= Marianne Lemoine-Goumard =

French astrophysicist

Marianne Lemoine-Goumard is a French astrophysicist whose research investigates the origins of cosmic rays, and has used the interactions of cosmic rays with cosmic dust clouds to detect the outflows of cosmic rays from dust-shrouded star clusters such as Westerlund 1. She is a director of research for the French National Centre for Scientific Research (CNRS), affiliated with the Laboratoire de Physique des 2 Infinis de Bordeaux (LP2i Bordeaux) in Gradignan.

==Education and career==
After a master's degree at the École Centrale Paris, Lemoine-Goumard defended her Ph.D. in 2006 at the École polytechnique, under the direction of Bernard Degrange, based on observations using the High Energy Stereoscopic System in Namibia.

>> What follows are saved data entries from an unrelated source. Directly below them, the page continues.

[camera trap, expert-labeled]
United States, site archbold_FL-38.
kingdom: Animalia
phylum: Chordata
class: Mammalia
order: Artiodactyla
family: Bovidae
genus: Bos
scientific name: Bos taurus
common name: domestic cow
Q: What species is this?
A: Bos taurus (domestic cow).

She began working as a researcher for the CNRS in Gradignan in 2006, working there with the Fermi Gamma-ray Space Telescope project. She was promoted to director of research in 2020. Beyond observations with Fermi, she is involved in the development of future observatories: the Southern Wide-field Gamma-ray Observatory in Chile, and the Cherenkov Telescope Array Observatory in the Canary Islands and Chile.

==Recognition==
Lemoine-Goumard was a 2023 recipient of the Friedrich Wilhelm Bessel Research Award of the Alexander von Humboldt Foundation, and a 2026 recipient of the CNRS Silver Medal.